The BioMedicus centrifugal pump has the desirable ability to deliver a continuous laminar flow of fluid that excludes air from the system. A series of modifications to the pump tubing was performed to adapt it to neuroendoscopy. Equipment testing determined flow and pressure responses at various settings and simulated clinical conditions. The pump was then studied clinically in 11 endoscopy cases and eventually used in 310 surgical cases.

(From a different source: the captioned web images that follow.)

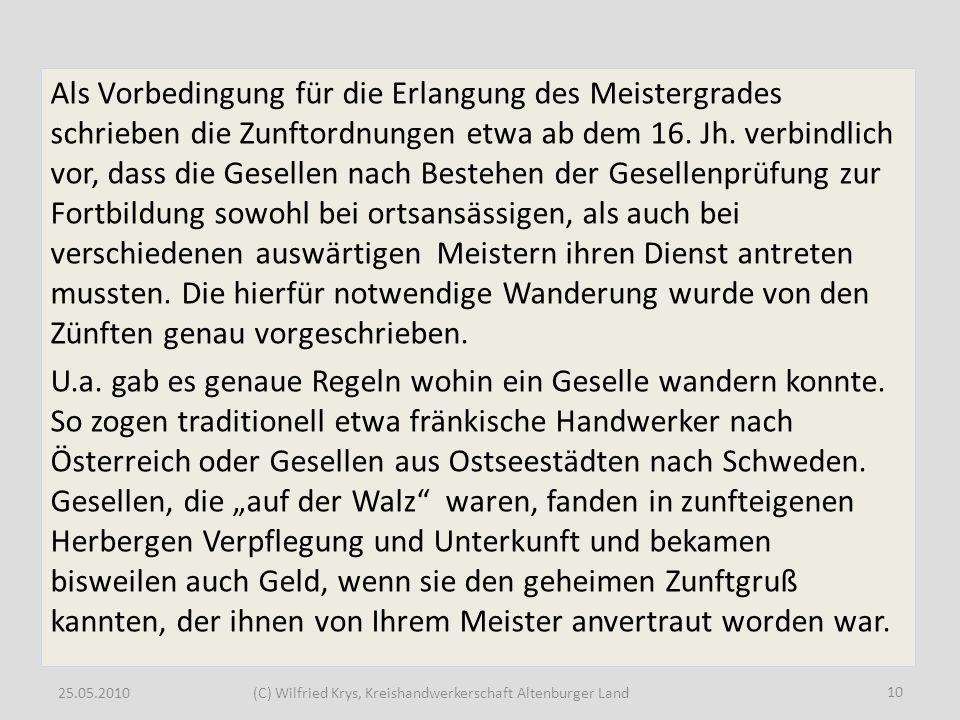25.05.2010(C) Wilfried Krys, Kreishandwerkerschaft Altenburger Land Als Vorbedingung für die Erlangung des Meistergrades schrieben die Zunftordnungen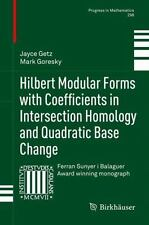 Progress in Mathematics: Hilbert Modular Forms with Coefficients in...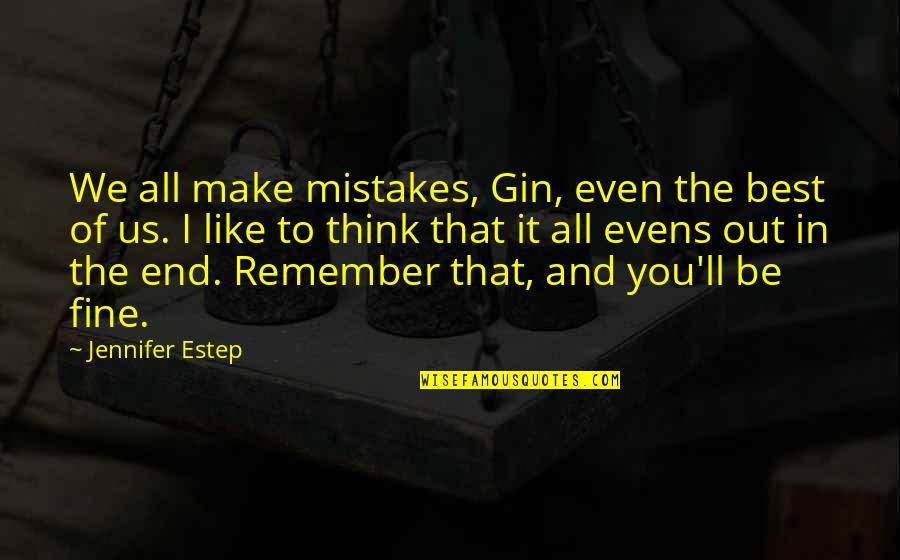 We'll Make It Quotes By Jennifer Estep: We all make mistakes, Gin, even the best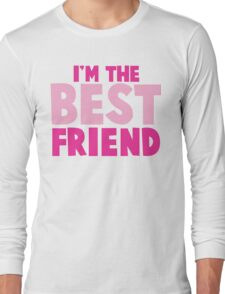 I'm the BEST FRIEND in pink Long Sleeve T-Shirt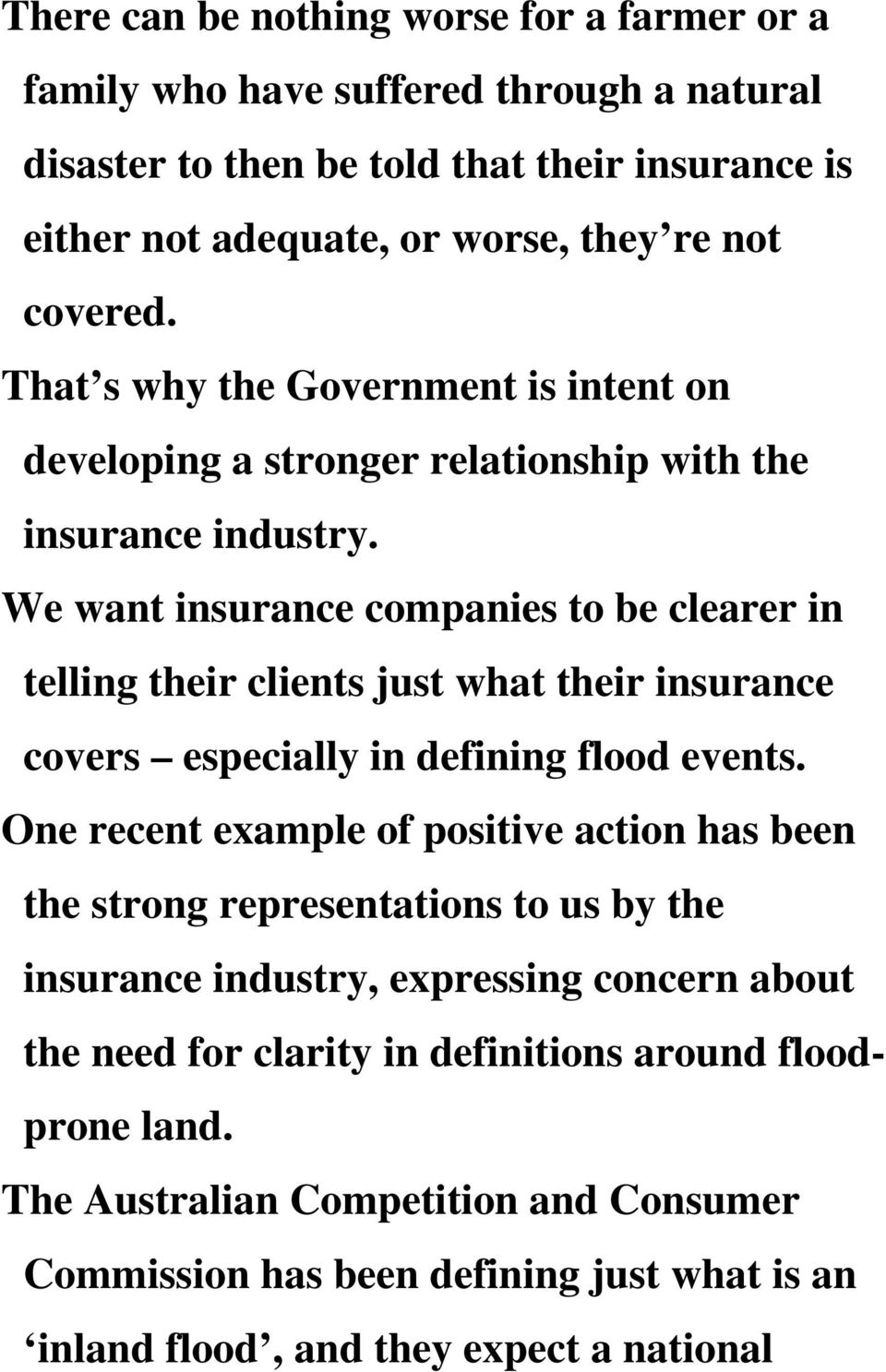 We want insurance companies to be clearer in telling their clients just what their insurance covers especially in defining flood events.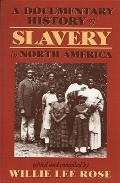 Documentary History of Slavery in North America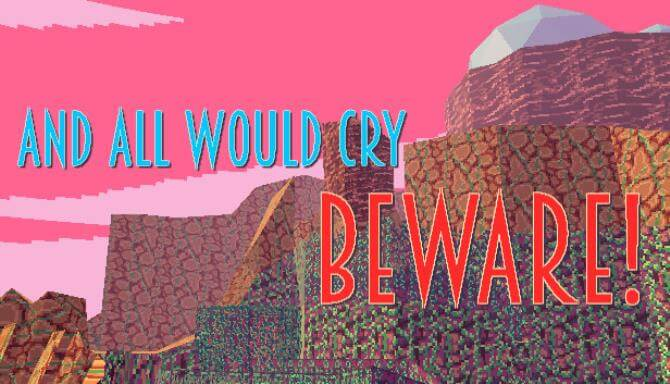 And All Would Cry Beware! Free Download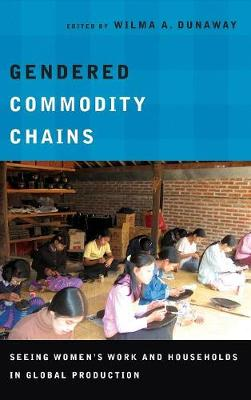 Gendered Commodity Chains: Seeing Women's Work and Households in Global Production (Hardback)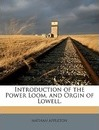 Introduction of the Power Loom, and Orgin of Lowell. - Nathan Appleton
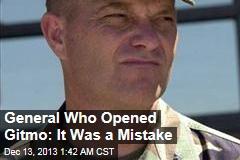 General Who Opened Gitmo: It Was a Mistake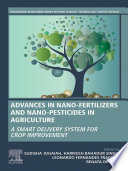 Advances in Nano Fertilizers and Nano Pesticides in Agriculture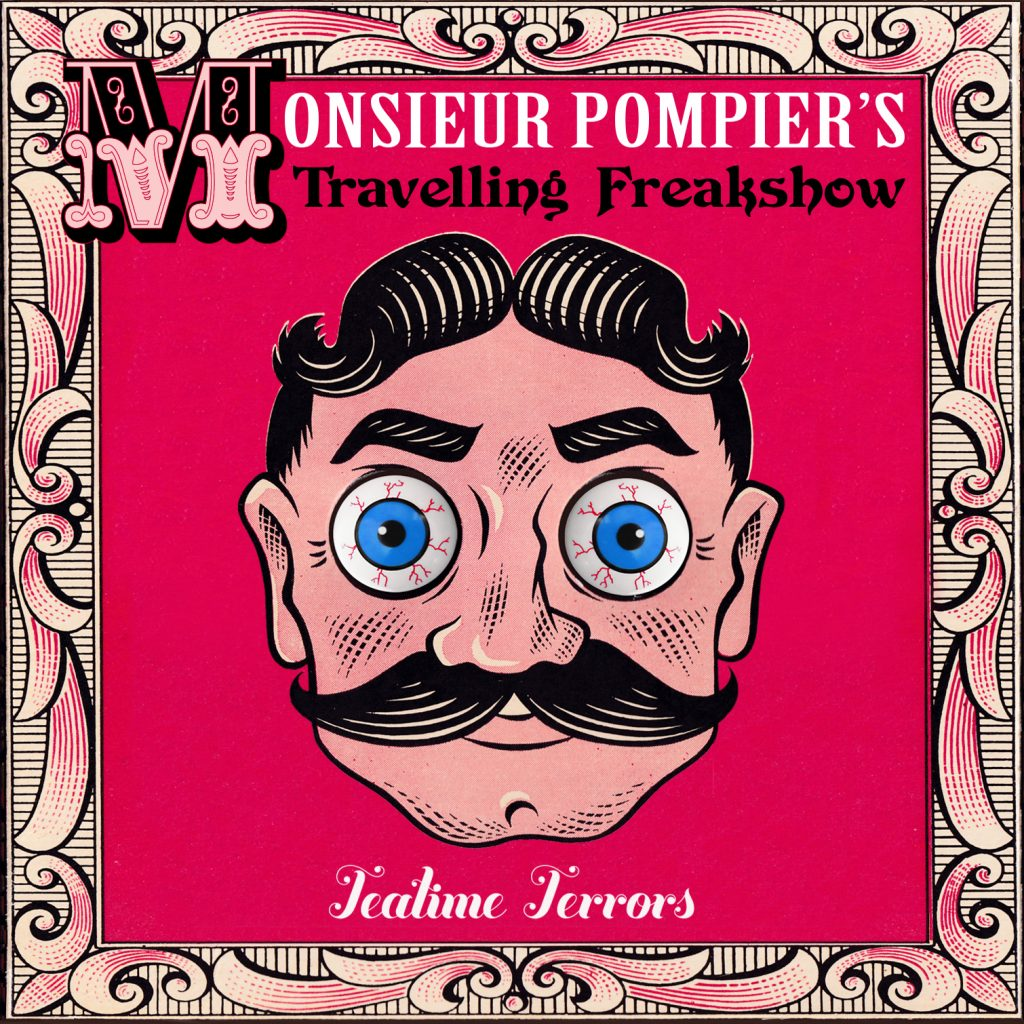 """Monsieur Pompier's Travelling Freakshow: Teatime Terrors Available on 12"""" Vinyl & Digital Download from Cleopatra Records (WW / 16 July)"""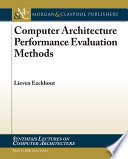Computer Architecture Performance Evaluation Methods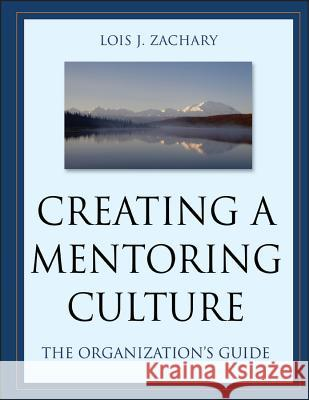 Creating a Mentoring Culture: The Organization's Guide [With CDROM] Lois J. Zachary Peter Koestenbaum 9780787964016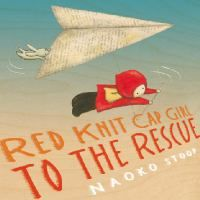 Red Knit Cap Girl by Naoko Stoop - Red Knit Cap Girl and White Bunny, with help from Mr. Owl and the Moon, take to the high seas as they set off on a journey to help the lost Polar Bear Cub find his way back to his family and his arctic home. (1/6/14)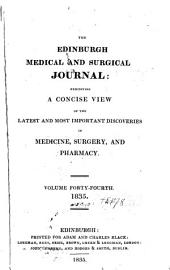 Edinburgh Medical and Surgical Journal: Exhibiting a Concise View of the Latest and Most Important Discoveries in Medicine, Surgery, and Pharmacy, Volume 44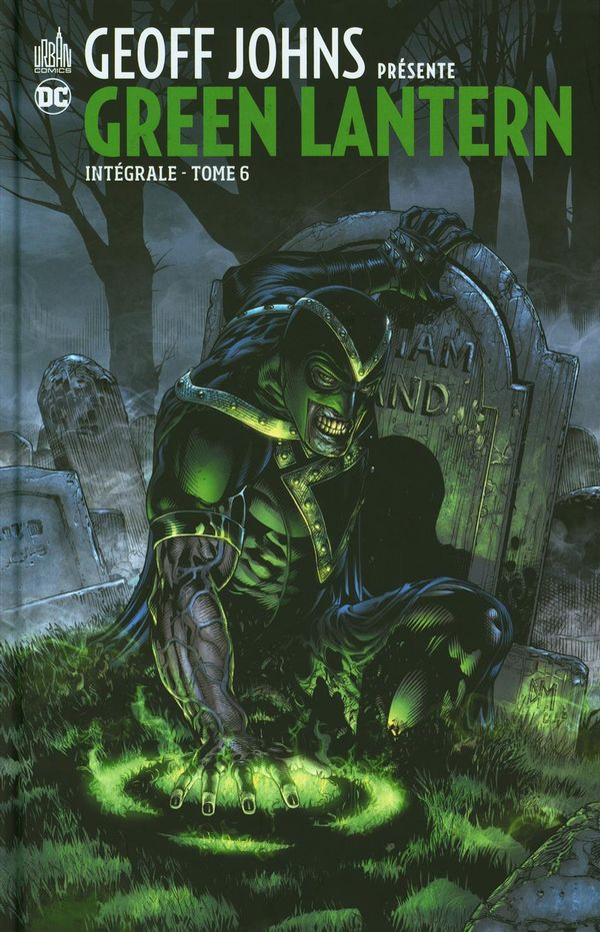Geoff Johns présente Green Lantern intégrale 06
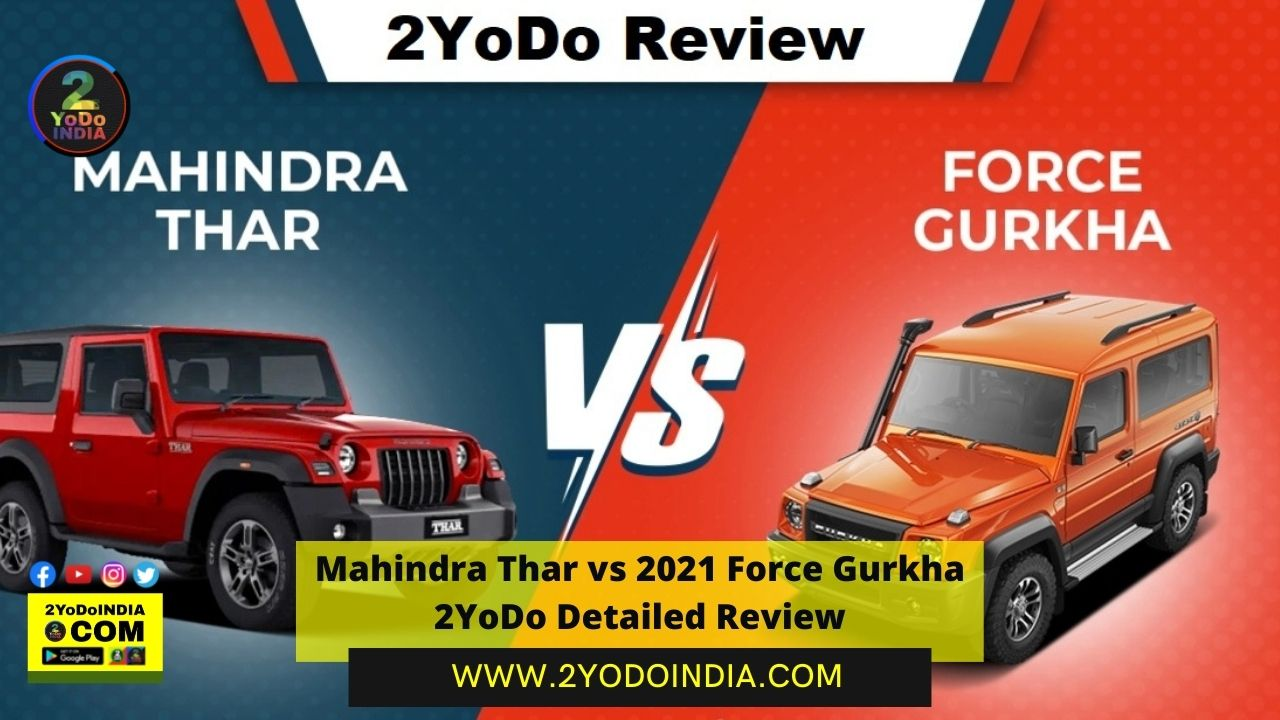 Mahindra Thar vs 2021 Force Gurkha   2YoDo Detailed Review   Price in India   Features   Specifications   Dimensions   Exterior   Interior   2YoDo Conclusion   2YODOINDIA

Modifications of the pump tubing allowed for integration with different endoscopy systems. Constant flow rates were achieved with and without surgical instruments through the working ports. Optimal flow rates ranged between 30 and 100 ml/min depending on endoscope size. Intraoperative use was well tolerated with no permanent morbidity and showed consistent flow rates, minimal air accumulation, and seamless irrigation bag replacement during prolonged surgery. Although the pump is equipped with an internal safety mechanism to protect against pressure buildup when outflow obstructions occur, equipment testing revealed that flow cessation is not instantaneous enough to protect against sudden intracranial pressure elevation.

A commonly available cardiac pump system was modified to provide continuous irrigation for intraventricular endoscopy. The system alleviates the problems of inconsistent flow rates, air in the irrigation lines, and delays in changing irrigation bags, thereby optimizing patient safety and surgical efficiency. Safe use of the pump requires good ventricular outflow and, clearly, sound surgical judgment.